I wouldn't mind cheating if any of you guys happened to know the measurement on a Bear Patriot... :D
I don't know if this is the best way, but you can put pieces of white adhesive tape on the upper and lower limbs of the bow, just above the riser or fadeouts. Measure the width of the limbs at that point, divide by two, and make a mark in the center of the tape. Hold the bow up in front of you, close one eye, and center the string on the marks you made. See where the string crosses the arrow shelf (or the riser next to the arrow shelf, if the bow is not cut past center). Or maybe the string will cross right at the intersection of the arrow shelf and the riser, and you will know the bow is cut to centershot. Otherwise, measure the distance from where the string crosses to the where the riser meets the shelf and you will know how much the bow is either cut past or not quite to centershot.
I've been wondering this too. The spine calculator spreadsheet requires a centershot measurement. Seems like it requires a pretty precise measurement.
Thats what I'm thinking... If it was a half in. here and a half in there it would be one thing but when 1/16" is in question there has to be a trick to it.
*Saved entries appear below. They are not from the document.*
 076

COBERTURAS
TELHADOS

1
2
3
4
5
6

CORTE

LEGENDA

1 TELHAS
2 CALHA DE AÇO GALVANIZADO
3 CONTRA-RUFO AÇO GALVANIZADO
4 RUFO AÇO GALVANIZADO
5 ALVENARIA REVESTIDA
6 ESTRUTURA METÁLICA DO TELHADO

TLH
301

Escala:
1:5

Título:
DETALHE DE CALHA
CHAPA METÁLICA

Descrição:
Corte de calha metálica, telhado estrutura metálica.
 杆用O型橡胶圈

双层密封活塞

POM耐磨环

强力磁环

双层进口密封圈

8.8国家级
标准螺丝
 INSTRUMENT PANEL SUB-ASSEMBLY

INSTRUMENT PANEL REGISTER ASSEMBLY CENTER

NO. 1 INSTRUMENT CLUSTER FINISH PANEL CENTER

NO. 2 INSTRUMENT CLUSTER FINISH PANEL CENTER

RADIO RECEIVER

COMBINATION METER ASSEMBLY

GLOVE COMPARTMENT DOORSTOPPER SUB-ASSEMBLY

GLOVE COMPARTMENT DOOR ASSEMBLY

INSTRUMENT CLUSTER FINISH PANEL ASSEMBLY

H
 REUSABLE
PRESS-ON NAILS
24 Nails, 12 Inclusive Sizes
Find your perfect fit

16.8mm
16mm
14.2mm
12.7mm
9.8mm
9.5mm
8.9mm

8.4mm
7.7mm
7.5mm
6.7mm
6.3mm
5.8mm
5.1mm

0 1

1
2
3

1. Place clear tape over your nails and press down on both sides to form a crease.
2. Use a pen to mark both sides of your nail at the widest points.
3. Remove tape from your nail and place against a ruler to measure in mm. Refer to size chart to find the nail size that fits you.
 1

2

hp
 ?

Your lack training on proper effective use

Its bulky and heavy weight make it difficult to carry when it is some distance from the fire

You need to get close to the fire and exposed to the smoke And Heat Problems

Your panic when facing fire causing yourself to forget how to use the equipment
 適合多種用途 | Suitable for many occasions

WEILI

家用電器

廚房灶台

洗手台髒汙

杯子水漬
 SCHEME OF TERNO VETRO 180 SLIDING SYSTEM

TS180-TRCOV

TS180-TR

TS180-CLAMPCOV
I had a bow I ordered to match the 3/16" PAST center that Bob Morrison uses on his Cheyenne. Instead, it came "cut TO center."
I took calipers and measured the riser at the shelf area...then divided that in half and measured the meat left beyond the shelf cut. It was 1/2.
Seemed to me that whatever the overall riser width is at the shelf, what is left behind the shelf is the dimension that tells you if it's cut to center, shy of center or past center.
I just kept rasping it back till I had 3/16" past center so I could set it up to shoot the same arrows as the Morrison at nearly the same weight.